Vor 50 Jahren: Sterns Stunde

Horst Stern (EGE-Archiv)

Foto: Archiv EGE

Übernahme von der Seite der  Gesellschaft zur Erhaltung der Eulen e. V. (EGE):

Am Heiligen Abend vor genau 50 Jahren bescherte das deutsche Fernsehen seinem Publikum eine Tierdokumentation der besonderen Art. Ausgerechnet zur stillsten Nacht hatte der Stuttgarter Südfunk wie es eine TV-Zeitschrift formulierte „eine Bombe auf den Gabentisch geschmuggelt“: Horst Sterns Bemerkungen über den Rothirsch. Stern rief darin zum Töten auf – zum massenhaften Abschuss des Edelwildes.

Schon in neun Abendsendungen zuvor hatte der Journalist Horst Stern das sentimental verkitschte Tierbild zurechtgerückt und mit schonungsloser Offenheit eine materiell orientierte Wohlstandsgesellschaft mit dem Leid der Nutztiere konfrontiert. Im Unterschied zu den großangelegten „Expeditionen ins Tierreich“ dreht Stern „eigentlich immer Reportagen über den Menschen“, schrieb damals „Die Zeit“. Deshalb ging keine „Sterns Stunde“ (Programmtitel) – es waren bis 1979 immerhin 26 – ohne Proteste über den Sender. Das Magazin „Der Spiegel“ lag damals richtig: „Nach der Heiligabend-Sendung wird Stern wohl auch mit den deutschen Jägern Streit bekommen.“

Sterns Bemerkungen über den Rothirsch empfand die Jagdlobby als ungeheuren Tabubruch; sie lösten eine hitzige forstpolitische Debatte aus. Stern führte vor, was ein aus ökologischem Unverstand und des Trophäenkults wegen gehätschelter Wildbestand aus dem deutschen Wald gemacht hatte. Sterns Kommentar: „Zuviel Boom, zu wenig Bum.“ Es sei an der Zeit, das Rothirschgeweih als Statussymbol der Renommierjäger zu entzaubern und auf diese Weise das Schussfeld frei zu bekommen für die biologische, umweltgerechte Jagd. Man rette den Wald ja nicht, indem man „Oh Tannenbaum“ singt. Alles dies – heute unvorstellbar – zur besten Sendezeit. Der Bildungsanspruch, die Bereitschaft und die Fähigkeit zum Konflikt der öffentlich-rechtlichen Sender (andere gab es nicht) waren offenkundig größer und zumindest einzelne Programmverantwortliche von anderem Format als jetzige Ressortleiter und der überwiegende Teil des deutschen Medienbetriebs.

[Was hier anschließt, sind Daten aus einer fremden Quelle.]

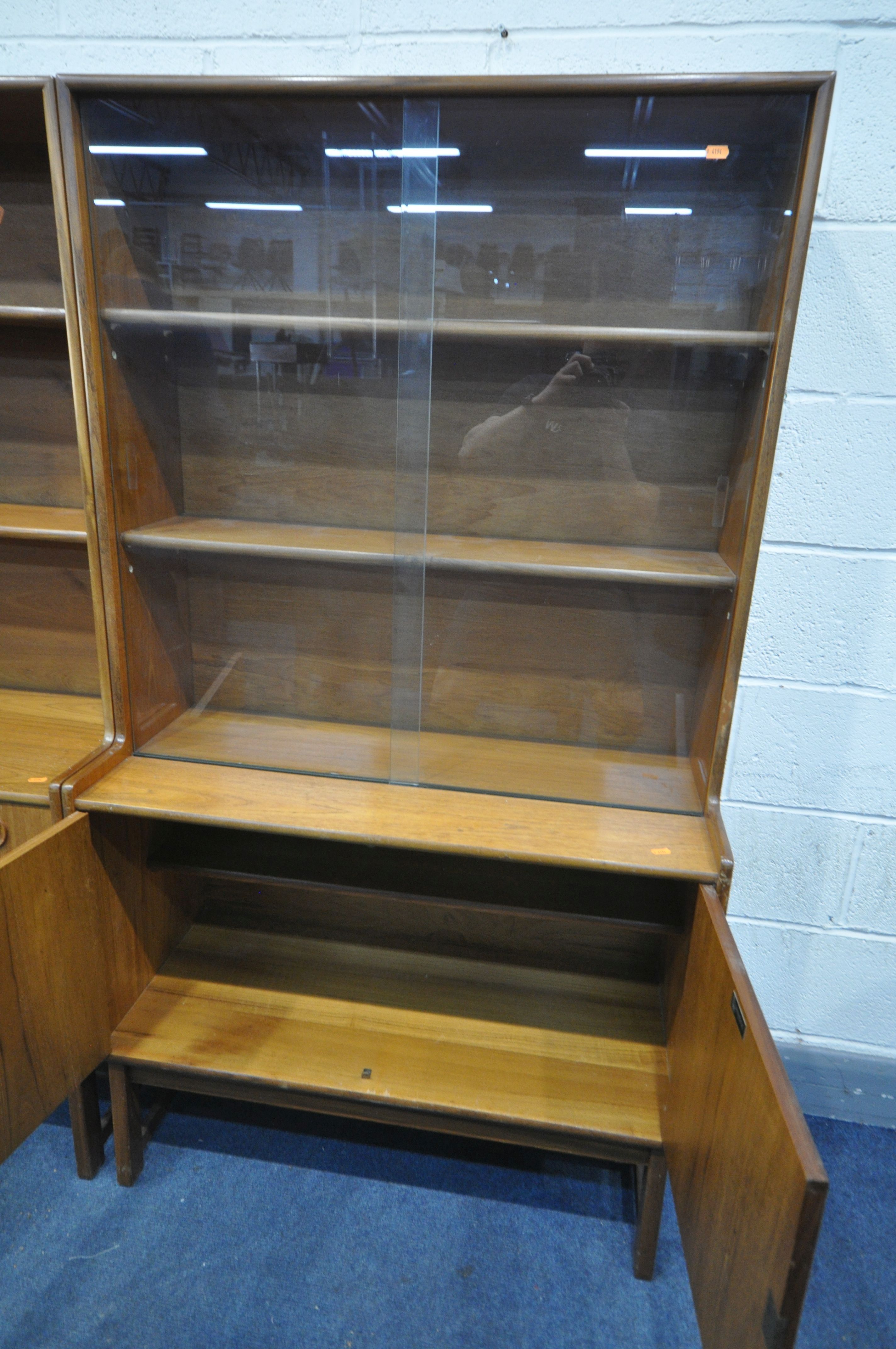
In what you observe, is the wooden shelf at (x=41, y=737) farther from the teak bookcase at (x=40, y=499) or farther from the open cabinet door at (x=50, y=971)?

Stern stand mit Beginn der 1970er Jahre wie kaum ein anderer für den Naturschutz in Deutschland. Stern war eine Orientierungsgestalt für eine ganze Naturschützer-Generation. Er verschaffte dem Naturschutz eine bis dahin ungekannte und nicht wiedererlangte Aufmerksamkeit. Seit Stern hat niemand mehr die Zerstörung der Landschaft und das Elend der Tiere so öffentlich wirksam angeklagt. Seine Kritik galt nicht allein der bloßen Ahnungslosigkeit, sondern zielte auf die hemmungslose Profitgier und damit einen Eckpfeiler der Gesellschaft, die – wie Stern es formulierte – den Preis von allem und den Wert von nichts kennt. Sterns Kritik der Zustände ist aktueller denn je. Mit Sterns Wirken definierte der Naturschutz seinen Anspruch als ein alle Politik- und Wirtschaftsbereiche durchdringendes Handlungs- und Gestaltungsprinzip, vollzog sich die Professionalisierung des Naturschutzes in Verwaltung und Verbänden und nicht zuletzt die gesetzliche Absicherung seiner Ziele und Aufgaben. Seitdem haben sich die Mitgliederzahlen der Naturschutzorganisationen vervielfacht, ebenso die mediale Präsenz des Naturschutzes, die ihm zur Verfügung stehenden finanziellen Mittel und etablierte sich eine zwar von der Politik vielfach blockierte, aber an sich professionelle Naturschutzverwaltung.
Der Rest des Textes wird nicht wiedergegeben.